Select Committee on Defence Minutes of Evidence


Examination of Witnesses (Questions 160-179)

SIR PETER SPENCER KCB, DR IAIN WATSON AND LIEUTENANT GENERAL ANDREW FIGGURES CBE

12 DECEMBER 2006

  Q160  Mr Jenkin: Can I ask you a very general question about what is known as the "procurement bow wave". Does that affect the speed at which these programmes go? If there is a pile-up of carriers, Joint Strike Fighter, Typhoon and so on, is there room in the budget to do FRES in a shorter timeframe if we wanted to or is it just that we do not have enough funds and that is one of the reasons why the in-service date is slipping? May I just say I think you have been very honest with us about the in-service date and if you do not know what the in-service dates are you are quite right not to give us in-service dates.

  Sir Peter Spencer: The bow wave has been a major problem in the past. Four years ago when we looked at why the McKinsey reforms had not been implemented consistently, one of the major shortcomings was over-programming which led to a tendency to try and under-call the costs of programmes which then ended in disaster once we had made the main capital investment decision. In the last planning round a great deal of that over-programming was taken out. We are just in the middle of the latest planning round and it will be very important that we get realistic costings on the table so that we do not go back into previous habits of deceiving ourselves about how much a programme will actually cost. This is something which will need to be acted on because the Department will have to determine how it is going to sequence its major investment decisions.

  Q161  Chairman: In which year do you see the greatest problems arising in relation to this bow wave?

  Sir Peter Spencer: I did not say that there was a bow wave at the moment because we are still putting the programme together. What I am saying is we need to make sure that we do not allow there to be a bow wave and we construct the programme in a different way.

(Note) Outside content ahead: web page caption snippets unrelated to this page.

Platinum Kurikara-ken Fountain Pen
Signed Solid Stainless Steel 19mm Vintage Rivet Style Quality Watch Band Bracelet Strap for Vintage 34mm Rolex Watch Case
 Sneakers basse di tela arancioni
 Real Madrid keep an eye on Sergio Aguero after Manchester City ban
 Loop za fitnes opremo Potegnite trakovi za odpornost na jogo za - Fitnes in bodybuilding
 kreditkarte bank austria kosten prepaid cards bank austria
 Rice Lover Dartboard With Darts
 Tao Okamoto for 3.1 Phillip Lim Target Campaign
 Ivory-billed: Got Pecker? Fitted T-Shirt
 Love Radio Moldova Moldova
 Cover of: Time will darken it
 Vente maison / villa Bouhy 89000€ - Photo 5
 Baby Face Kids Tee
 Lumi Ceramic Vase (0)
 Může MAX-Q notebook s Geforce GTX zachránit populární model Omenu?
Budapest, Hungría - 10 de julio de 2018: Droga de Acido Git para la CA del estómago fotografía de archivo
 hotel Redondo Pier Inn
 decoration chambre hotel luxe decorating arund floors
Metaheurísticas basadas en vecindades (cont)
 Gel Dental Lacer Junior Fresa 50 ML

  Q162  Chairman: Can you not see in the early part of the next decade a large number of programmes suddenly coming on stream at the same time and suddenly requiring a lot of money?

  Lieutenant General Figgures: Chairman, it is my business to manage that to ensure that I match the ability to supply with the ability to pay. To go back to Mr Jenkin's question, have we made an appropriate allocation in the plan, my proposal in this planning round is that we will have enough money to achieve what Sir Peter is capable of achieving, if that is not too Delphic.

  Q163  Mr Holloway: What are the Americans doing in this area? How tied in are we with them?

  Lieutenant General Figgures: In terms of understanding their future combat system we have very close links with them. In terms of understanding their requirement and understanding the means by which they have generated that requirement and the means by which they have traded and so on, as you might expect from allies we have had good visibility. In terms of the procurement side I will defer to Sir Peter on that. We have had good linkages in terms of co-operation with the United States.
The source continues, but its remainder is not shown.